■ **FRAGMENTO**:
++++++++++++++++++++

Las únicas apariciones que poblaban ese idílico lugar eran las que daban
los fuegos fatuos que producían el fosforo y el metano acumulados en los huesos
afilados que salían de la columna vertebral de los pescados como si fueran
punzantes costillas, la cabeza que siempre terminaba triturada, y las agallas y
los otros restos, lanzados con descuido singular al patio de la casa.
Ninguna de sus
historias, vinculadas a la vida y a la alegría de un sano aventurero de aguas
saladas y de tierras inextricables como la de Evelio, tenían nada que ver con
la leyenda que le otorgaba a los fuegos vanos, el don de ser de los espíritus del conquistador español Lope de Aguirre (llamado “El
Tirano” por su carácter criminal, atroz y despótico, “aun cuando era educado y
de buena caligrafía, que escribía con soltura y un cierto garbo”), y sus
hombres que, decían los pobladores, lanzaban esferas flamígeras mientras
vagaban por las playas donde estuvieron en la isla de Margarita, tomada con
sangre y ardor en 1561, y donde hizo saber a sus habitantes, desde el
mismo momento en que desembarcó en las playas de un cercano poblado llamado
Paraguachí, que portaba un cuantioso tesoro de oros y piedras preciosas
arrebatados a los poderosos incas del altiplano andino.

++++++++++++++++++++

■ **TAREAS DEL EJERCICIO**:
- A) Responde a partir del fragmento estas tres preguntas:
(i) ¿Qué apodo recibía Lope de Aguirre?
(ii) ¿En qué año fue tomada la isla de Margarita?
(iii) ¿Cómo se llamaba el poblado cercano en cuyas playas desembarcó?
- B) Prolonga el fragmento sobre los fuegos fatuos a partir de su última oración.

■ **DATOS REGISTRADOS**:

++++++++++++++++++++

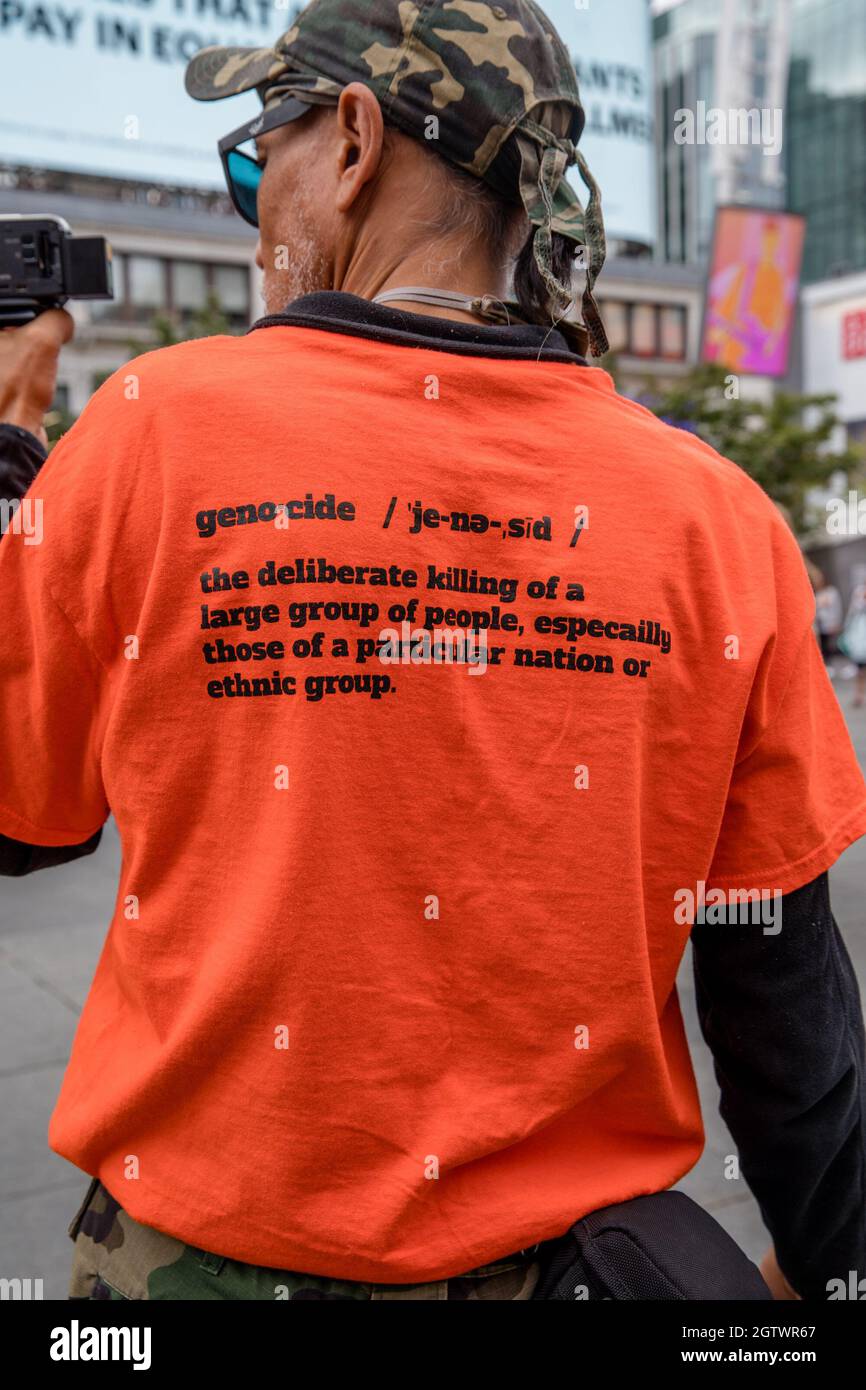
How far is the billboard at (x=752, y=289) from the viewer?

++++++++++++++++++++

■ **RESULTADOS POR TAREA**:
- A)
(i) "El Tirano".
(ii) En 1561.
(iii) Paraguachí.

- B)
El gobernador,
Juan Villandrando, entre otros notables, alimentados por la codicia, cayeron en
el engaño. Juan Sarmiento de Villandrando, había sido designado por su suegra,
Aldonza Manrique, como Gobernador de la Provincia de Margarita, Ocupando
directamente su cargo e instalándose, con su familia, en la villa del Espíritu
Santo, población que lleva ese nombre porque de España vino a Cubagua en el año 1530 una advocación de la Virgen María que ellos llamaron
la Inmaculada o la Purísima, pero pocos años después, el 25 de diciembre de
1541, un huracán arrasó Nueva Cádiz y con ella la iglesia donde estaba la
imagen de la Virgen. Al esta salvarse milagrosamente, los pobladores de Cubagua
decidieron ponerla a salvo de nuevos cataclismos, llevándola en 1542 a una
hacienda en El Valle isleño, donde le construyeron una pequeña ermita.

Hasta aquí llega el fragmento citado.